··· Material to process ···

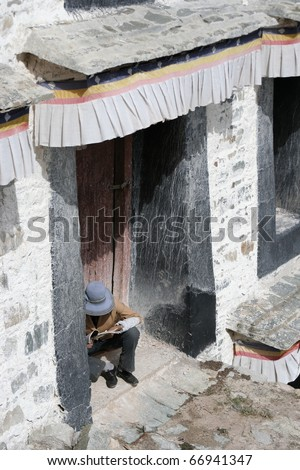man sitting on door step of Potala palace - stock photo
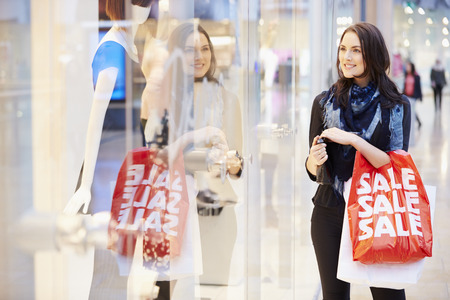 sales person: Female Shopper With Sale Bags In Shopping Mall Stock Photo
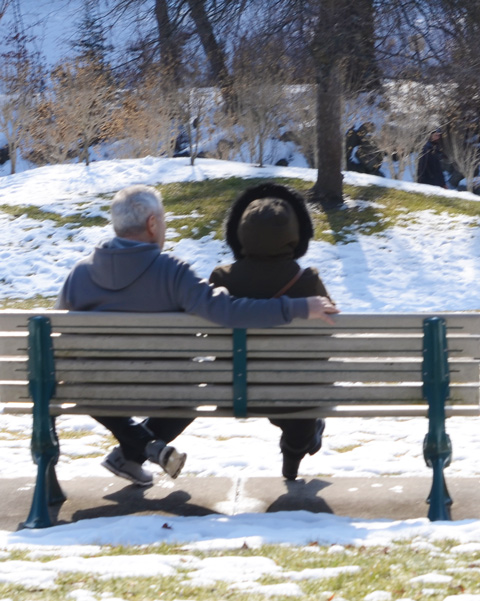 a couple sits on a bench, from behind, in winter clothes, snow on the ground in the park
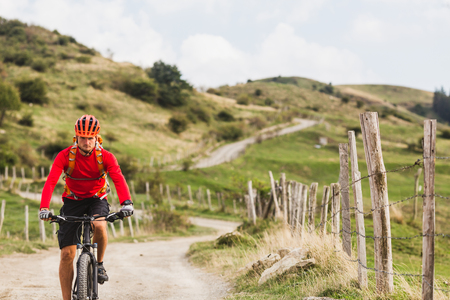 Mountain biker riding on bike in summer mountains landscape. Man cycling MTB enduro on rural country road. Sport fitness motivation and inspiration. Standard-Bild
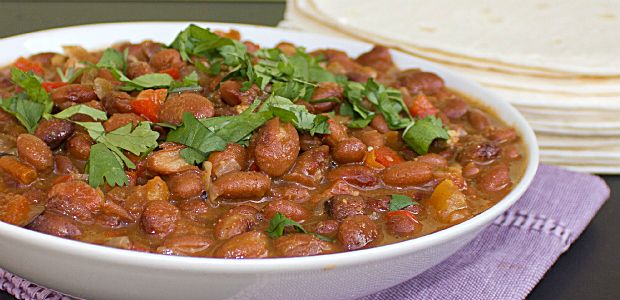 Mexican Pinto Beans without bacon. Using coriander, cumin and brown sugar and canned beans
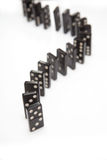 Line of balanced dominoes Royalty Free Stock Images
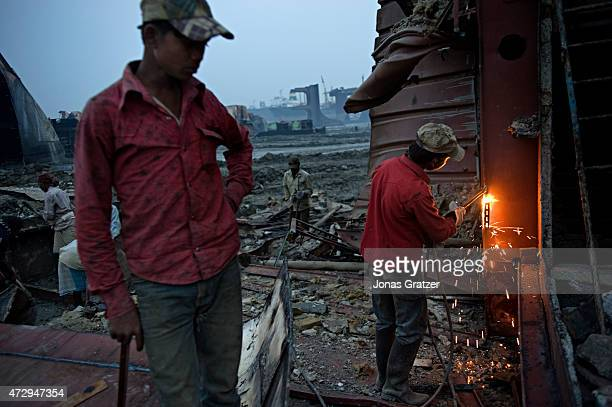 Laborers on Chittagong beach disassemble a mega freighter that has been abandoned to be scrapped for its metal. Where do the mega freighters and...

···
··· Material to process ···

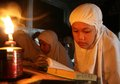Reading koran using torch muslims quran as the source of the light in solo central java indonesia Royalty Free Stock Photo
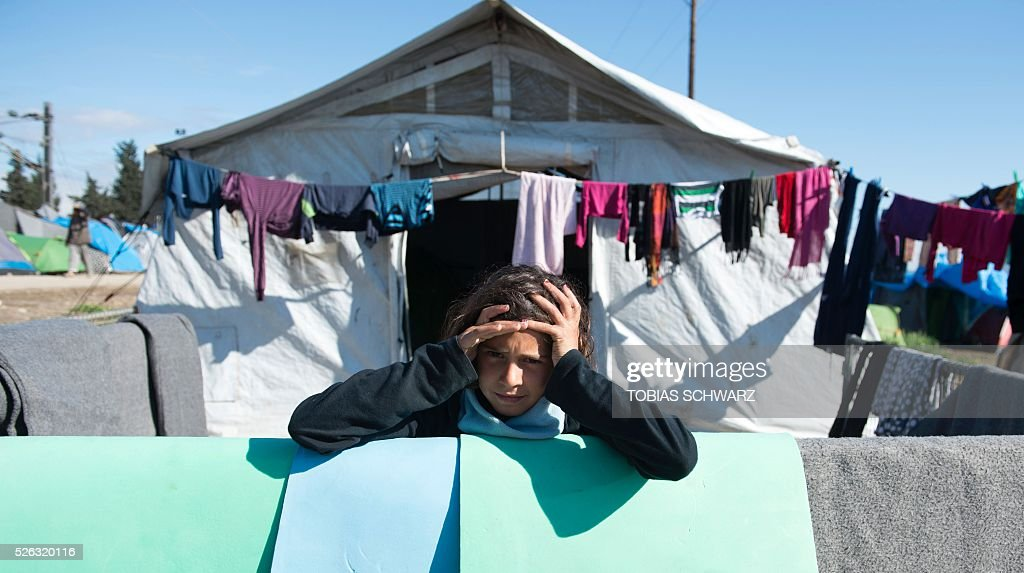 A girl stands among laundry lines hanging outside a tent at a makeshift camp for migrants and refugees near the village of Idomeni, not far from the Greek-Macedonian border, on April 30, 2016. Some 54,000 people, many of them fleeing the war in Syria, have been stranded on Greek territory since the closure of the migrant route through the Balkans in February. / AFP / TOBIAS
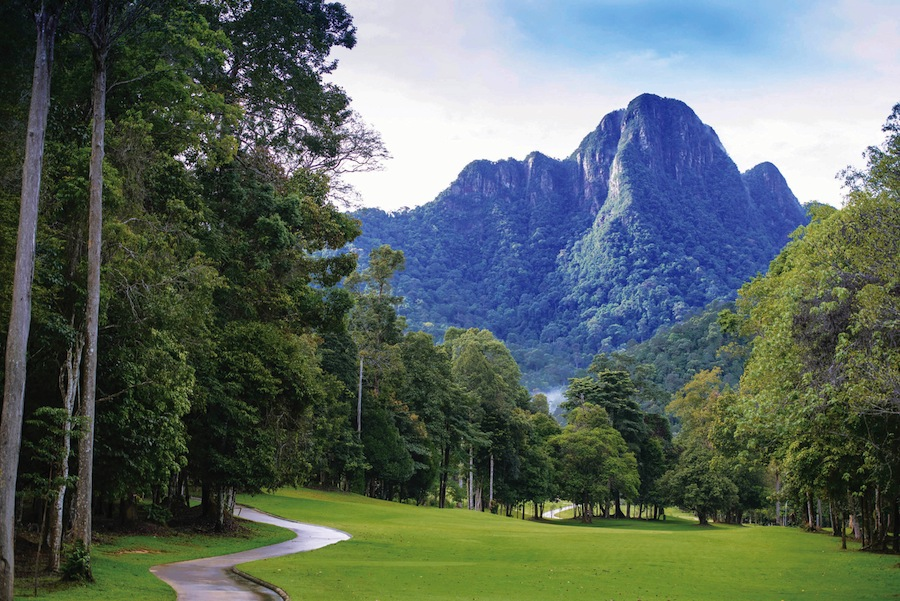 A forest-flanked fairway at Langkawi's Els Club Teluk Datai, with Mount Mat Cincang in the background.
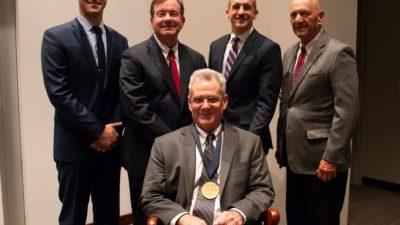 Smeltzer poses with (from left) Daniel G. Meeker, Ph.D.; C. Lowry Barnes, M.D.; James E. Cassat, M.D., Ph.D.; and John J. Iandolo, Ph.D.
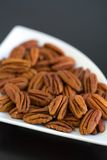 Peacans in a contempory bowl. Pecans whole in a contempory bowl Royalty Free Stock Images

···

Task item ▸
Reproduce the lines above starting at the one with "sales person: Female" and ending at the one with "Laborers on Chittagong", both included, exactly and with no pictures.

Response to the task ▸
 sales person: Female Shopper With Sale Bags In Shopping Mall Stock Photo
 a couple sits on a bench, from behind, in winter clothes, snow on the ground in the park
 Mountain biker riding on bike in summer mountains landscape. Man cycling MTB enduro on rural country road. Sport fitness motivation and inspiration. Standard-Bild
 Mexican Pinto Beans without bacon. Using coriander, cumin and brown sugar and canned beans
 Line of balanced dominoes Royalty Free Stock Images
 Laborers on Chittagong beach disassemble a mega freighter that has been abandoned to be scrapped for its metal. Where do the mega freighters and...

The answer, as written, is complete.